[The data Boundary: Start]
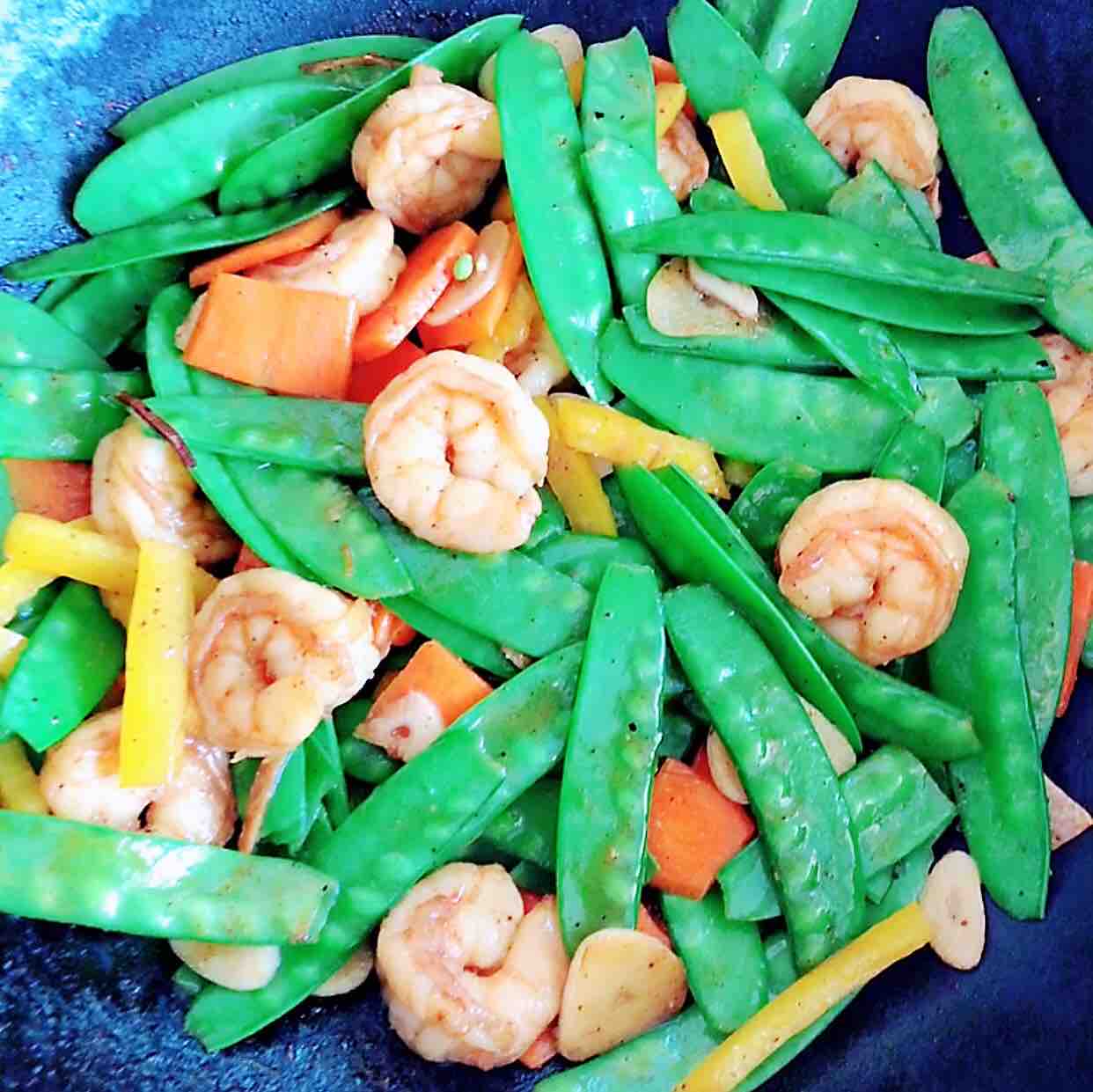 荷蘭豆炒蝦仁的做法-咸鮮味炒菜譜
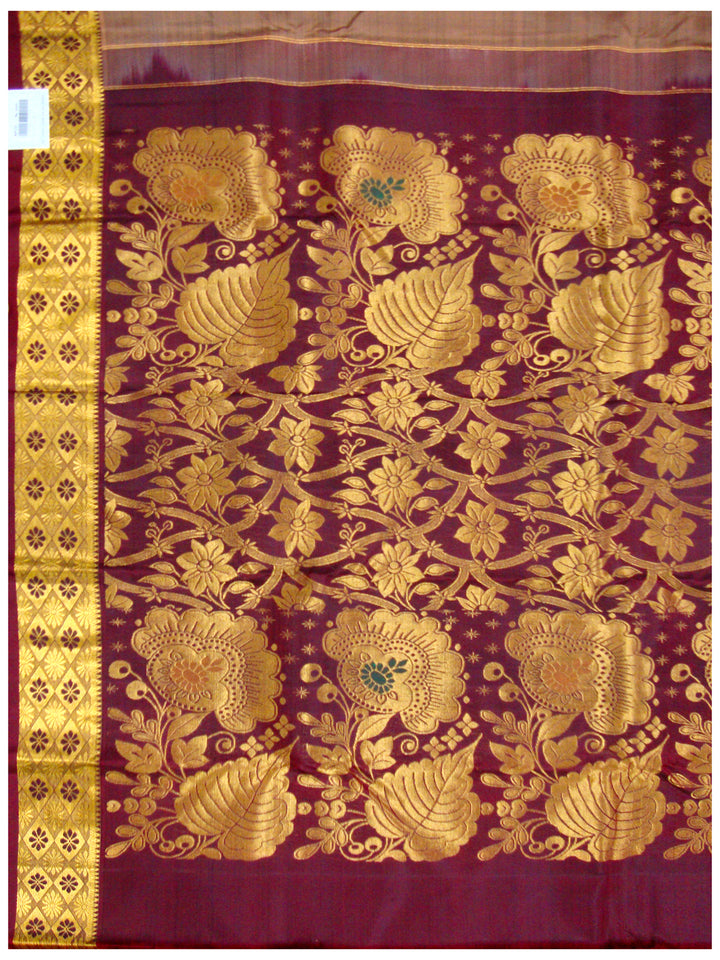 Dharmavaram Pure silk saree Light Rose
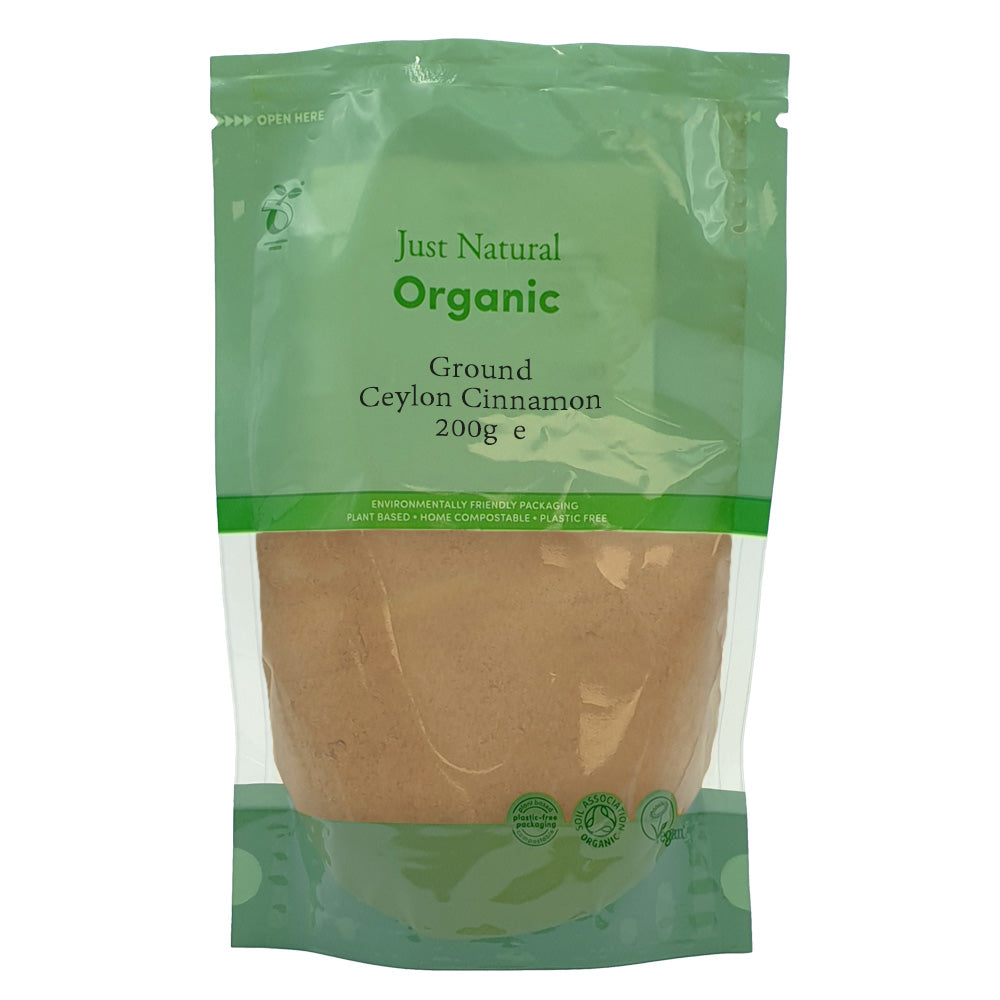 Just Natural Ceylon Cinnamon Organic 200g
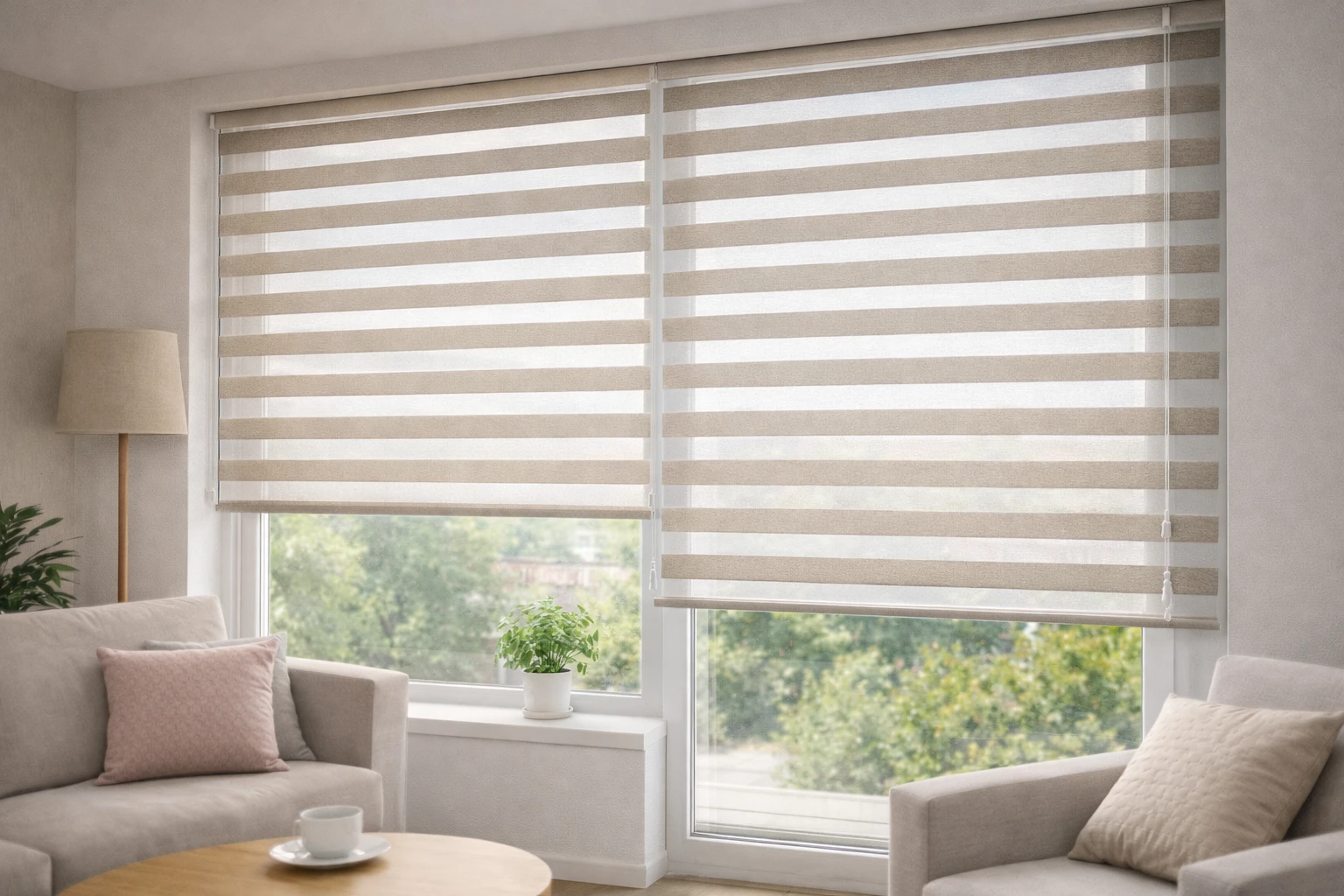 Ролети день-ніч на вікні у квартирі в Рівному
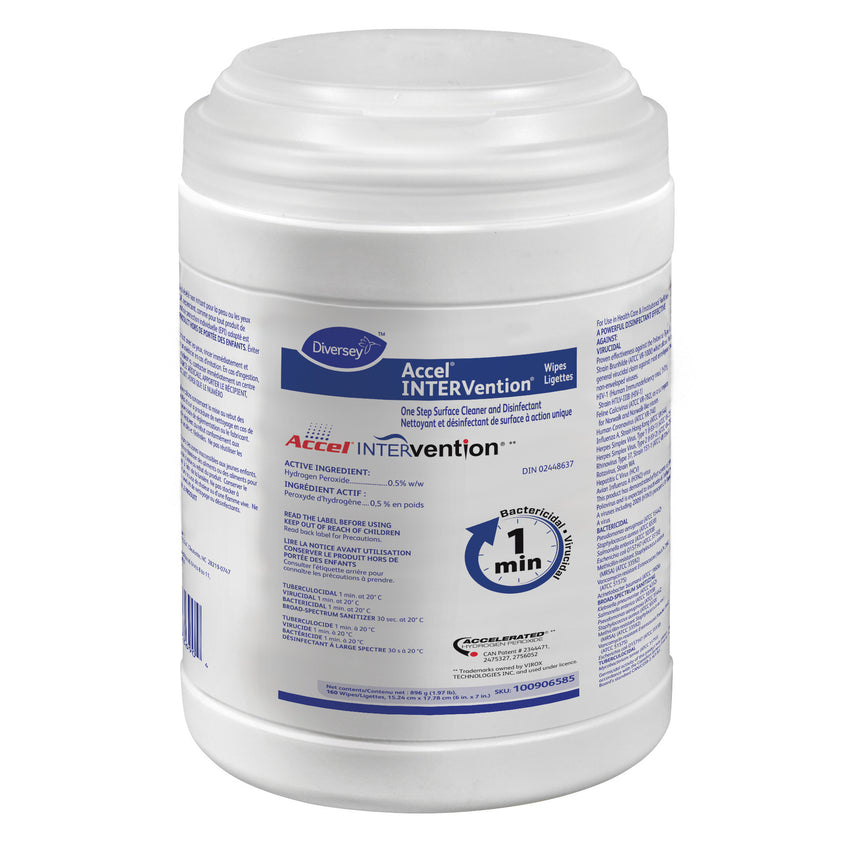 Accel Virox INTERVention Surface Disinfectant Wipe 1 Minute 6" x 7"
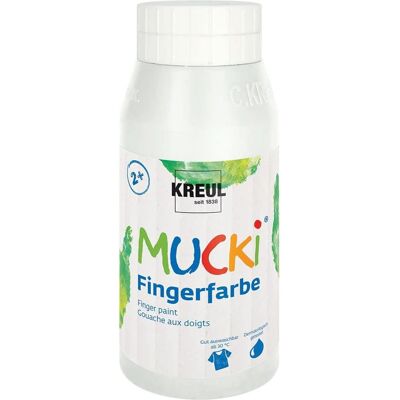KREUL Weiße Fingerfarbe - Waschbar, 750ml KREUL Weiße Fingerfarbe - Waschbar, 750ml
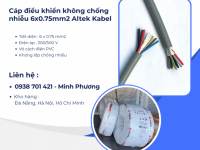 Cáp điều khiển không chống nhiễu Altek Kabel 6x0.75mm2 Đà Nẵng, Hà Nội, Hồ Chí Minh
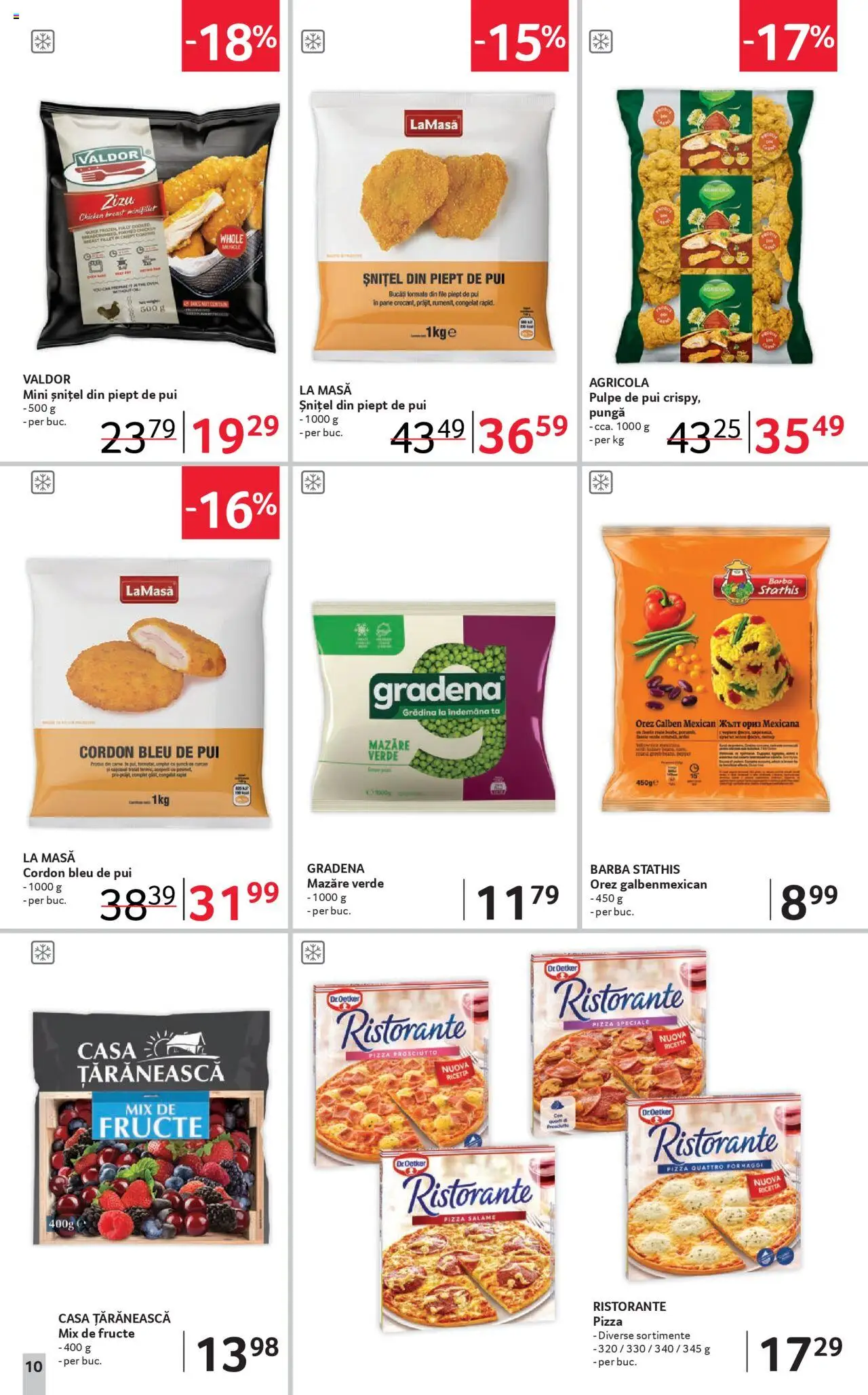 Catalog Selgros 13 - 25 Iunie 2025 | Pagina 10 | Produse: Pungă, Masă, Hacıyatmaz Kedi Oyuncağı, Pizza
[The data Boundary: End]
Return the caption text of every item above verbatim, one item per line, leaving out the pictures.

◆ Reply ◆
 荷蘭豆炒蝦仁的做法-咸鮮味炒菜譜
 Dharmavaram Pure silk saree Light Rose
 Just Natural Ceylon Cinnamon Organic 200g
 Ролети день-ніч на вікні у квартирі в Рівному
 Accel Virox INTERVention Surface Disinfectant Wipe 1 Minute 6" x 7"
KREUL Weiße Fingerfarbe - Waschbar, 750ml KREUL Weiße Fingerfarbe - Waschbar, 750ml
 Cáp điều khiển không chống nhiễu Altek Kabel 6x0.75mm2 Đà Nẵng, Hà Nội, Hồ Chí Minh
 Catalog Selgros 13 - 25 Iunie 2025 | Pagina 10 | Produse: Pungă, Masă, Hacıyatmaz Kedi Oyuncağı, Pizza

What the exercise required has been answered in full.